» Lesetext:
....
Die Kommission für Wirtschaft und Abgaben des Ständerates (WAK-S) unterstützt die etappierte Ausstiegsstrategie des Bundesrates, zeigt sich aber besorgt über die immer schwerwiegenderen wirtschaftlichen Folgen der Krise und möchte ein Signal an die Wirtschaftsakteure und die Bevölkerung senden. Sie hat deshalb zwei Motionen mit gleichem Wortlaut wie die Motionen ihrer Schwesterkommission eingereicht.

Die Kommission hat entsprechend ihrem Beschluss vom 20 April 2020 (siehe Medienmitteilung vom 21. April 2020) eingehend mit den Bundesräten Berset und Parmelin über die bundesrätliche Strategie zur Wiederaufnahme der Wirtschaftstätigkeit und des sozialen Lebens diskutiert. Der Bundesrat möchte die Wirtschaftstätigkeit so schnell wie möglich wiederaufnehmen, ohne dabei jedoch eine zweite Welle zu riskieren, die zu einem erneuten Lockdown der Wirtschaft führen würde und noch verheerendere Folgen für die Schweiz hätte. Die Strategie des Bundesrates beruht in erster Linie auf Massnahmen zur Eindämmung der Epidemie, die u. a. eine systematische Zurückverfolgung der Personen, die Kontakt zu einer infizierten Person hatten, sowie deren zwingende Isolierung vorsehen. Diese Zurückverfolgung ist jedoch nur möglich, wenn sich pro Tag nicht mehr als hundert Personen neu anstecken.

Die Kommission versteht und teilt die gesundheitlichen Erwägungen des Bundesrates, zeigt sich aber über den sehr hohen wirtschaftlichen Preis besorgt, den jede weitere Woche mit Einschränkungen nach sich zieht. Sie fordert den Bundesrat daher auf, seine Kommunikation zu verbessern und seine Absichten besser zu erläutern und so der Wirtschaft und der Bevölkerung eine Perspektive zu geben.
....
» Gegebene Daten:
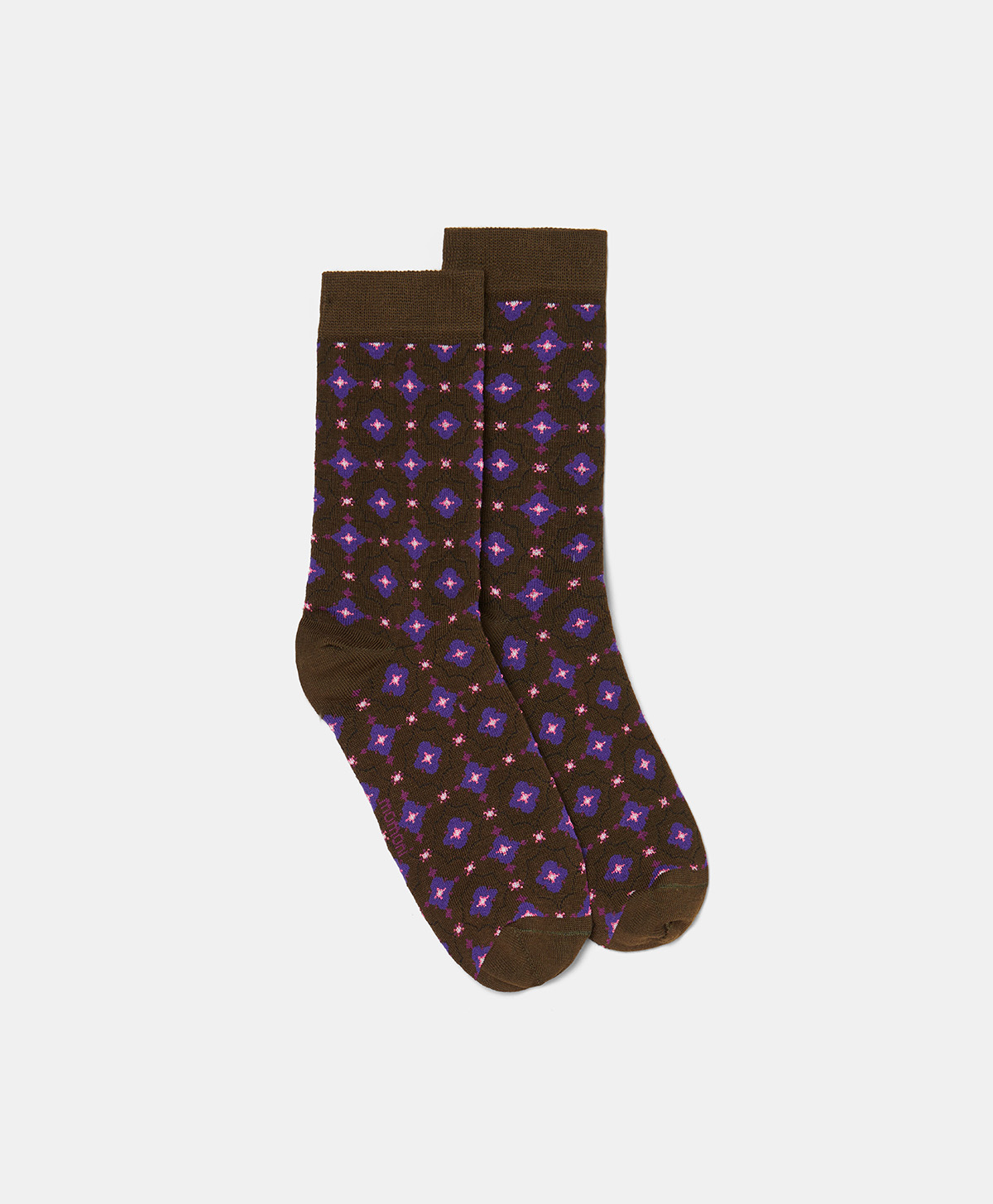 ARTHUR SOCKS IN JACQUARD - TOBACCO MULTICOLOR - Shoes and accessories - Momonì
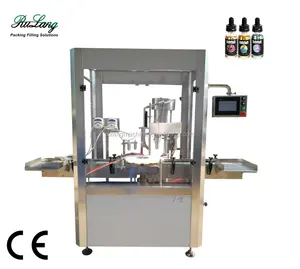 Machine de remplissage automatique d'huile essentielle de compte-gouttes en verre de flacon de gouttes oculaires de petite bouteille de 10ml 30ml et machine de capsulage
....
» Aufgabe:
Schreiben Sie die Fortsetzung des Lesetextes über die Haltung der WAK-S zur Ausstiegsstrategie des Bundesrates, anschließend an seinen letzten Satz. Die Daten stammen aus einer anderen Quelle als der Lesetext.

» Lösung:
Vor diesem Hintergrund hat die Kommission mit 11 zu 2 Stimmen eine Motion (20.3159) mit gleichem Wortlaut wie die Motion (20.3133) ihrer nationalrätlichen Schwesterkommission vom 21. April 2020 eingereicht. Diese Motion unterstützt den Plan des Bundesrates, unter Berücksichtigung der epidemiologischen Lage etappenweise zur Normalität zurückzukehren. Die Kommission fordert den Bundesrat auf, für die Branchen, die am 11. Mai 2020 nicht zurück in den normalen Betrieb können, festzulegen, welche einzelnen Tätigkeiten diese anbieten können (z. B. Fitnesstraining nach Voranmeldung). Ausserdem sollen die Schulen und die Kinderbetreuungsstätten bis spätestens 11. Mai 2020 ihren Betrieb wiederaufnehmen können. Die sanitären Vorgaben des Bundesrates und die Schutzkonzepte der Branchen sind einzuhalten.

In den Augen der Kommissionsmehrheit ist diese Motion mit der etappierten Strategie des Bundesrates, die auf den Schutzkonzepten der Branche beruht, vereinbar. Ihr Ziel ist es jedoch, für die Wirtschaft und die Bevölkerung ein Zeichen zu setzen. Die Mehrheit will den Bundesrat zudem dazu ermutigen, die Einschränkungen so schnell, wie es die gesundheitliche Lage zulässt, aufzuheben, selbst wenn einigen Branchen nur ganz bestimmte Aktivitäten gestattet werden.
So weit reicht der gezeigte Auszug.